B&H initially pulled the cash out of my checking account... but it was back in the next day.... so no big deal! Clerical error or something. B&H is very reputable and easy to work with...  as is Adorama.


----------



## analog.universe (Mar 1, 2012)

480sparky said:


> Have you contacted B&H and voiced your displeasure?  That would be the first thing I would do.
> 
> That said, this is why I always pay cash for my gear.  I NEVER put toys on credit.... that's for the stuff I must have, not want.



Calling and saying something would be my first move.


...but about not putting toys on credit.  I use my credit card for as much as possible because of cash back and rewards points and all that stuff.  As well, my card has 0% interest, so, not only do I accumulate rewards using the card, I also accumulate interest on my checking account, since the money sits there and grows until the credit card bill comes in.

Putting stuff on credit, and having an outstanding balance that you can't really afford are two entirely different things.


----------



## jwbryson1 (Mar 1, 2012)

The B&H website says that nothing will be charged to your account until the item ships, so clearly, something is awry with this order.  I have never had a problem with B&H.  I love it because if I order before 3 or 4pm, I get the item at my home in Maryland the NEXT DAY with UPS Ground.  That's amazing to me.

I find Adorama is good too but their sales people are REALLY pushy in my experience, so I stick with B&H.


----------



## analog.universe (Mar 1, 2012)

jwbryson1 said:


> The B&H website says that nothing will be charged to your account until the item ships, so clearly, something is awry with this order.  I have never had a problem with B&H.  I love it because if I order before 3 or 4pm, I get the item at my home in Maryland the NEXT DAY with UPS Ground.  That's amazing to me.
> 
> I find Adorama is good too but their sales people are REALLY pushy in my experience, so I stick with B&H.
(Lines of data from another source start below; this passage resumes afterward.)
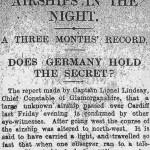 Wednesday, 22 January 1913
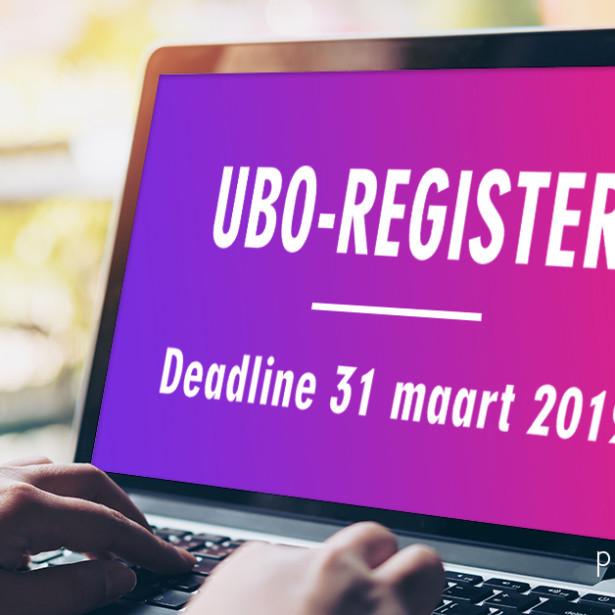 Afbeelding België vraagt identificatie in UBO-register tegen 31/03/2019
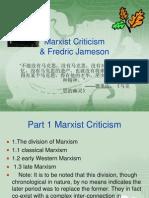 Marxist Criticism & Fredric Jameson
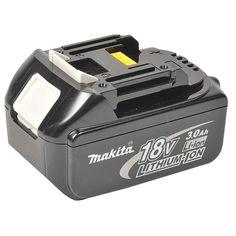 MAKITA BL1830 18.0V 3.0Ah Lithium-ion Battery (638409-2) - Genuine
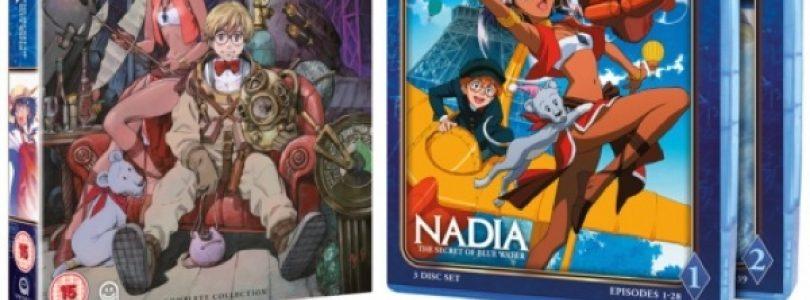 Animatsu Entertainment Mid-March Update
This has been my exact experience as well.  I shopped at Adorama once and their customer service turned me right off.  B&H has always been helpful and responsive.


----------



## Bitter Jeweler (Mar 1, 2012)

Two sides to every story...


----------



## Robin Usagani (Mar 1, 2012)

I dont expect many members order one on this forum


----------



## molested_cow (Mar 1, 2012)

I never place an order that they don't have in stock. If I find that they don't have it, I just cancel the order and go to someone else. That means I don't pre-order things too.


----------



## CCericola (Mar 1, 2012)

B&H and Adorama are both very nice companies. In fact the owners of the two companies are cousins. So, in a sense, no matter who you prefer, your money is pretty much staying in the family.


----------



## Overread (Mar 1, 2012)

Have you tried contacting View Profile: henryp - Photography Forum & Digital Photography Forum to inquire further. He's the online customer relations and general sorting things out person.


----------



## bullitt411 (Mar 1, 2012)

Not surprising to me at all, I don't trust B&H as far as I can throw the entire retail store location.  I purchased what was suppose to be a refurbished D7000 from them a few months ago.  What I received in the box was a used camera someone had just traded in to them the day before.  How do I know this?  The camera was still dirty from use, was missing all the accessories from the box and was still tagging photo's I took (to test) with the previous owners email address, who I contacted and they told me they had just a day earlier traded in the unit for a D700.  When I went to B&H to return the camera they initially went to their box o crap bin to fish me out the missing accessories, thinking I was going to keep the camera if they gave me all the stuff that was missing from the box!  Cost me 2 wasted trips into manhatten and tied my money up for a week.  Ended up purchasing the camera at Adorama.


----------



## jwbryson1 (Mar 1, 2012)

Bitter Jeweler said:


> Two sides to every story...



Which story are you doubting?


----------



## jriepe (Mar 1, 2012)

Bitter Jeweler said:


> Two sides to every story...



Three sides.  My side, your side and the right side.

Jerry


----------



## Derrel (Mar 1, 2012)

bullitt411 said:


> Not surprising to me at all, I don't trust B&H as far as I can throw the entire retail store location.  I purchased what was suppose to be a refurbished D7000 from them a few months ago.  What I received in the box was a used camera someone had just traded in to them the day before.  How do I know this?  The camera was still dirty from use, was missing all the accessories from the box and was still tagging photo's I took (to test) with the previous owners email address, who I contacted and they told me they had just a day earlier traded in the unit for a D700.  When I went to B&H to return the camera they initially went to their box o crap bin to fish me out the missing accessories, thinking I was going to keep the camera if they gave me all the stuff that was missing from the box!  Cost me 2 wasted trips into manhatten and tied my money up for a week.  Ended up purchasing the camera at Adorama.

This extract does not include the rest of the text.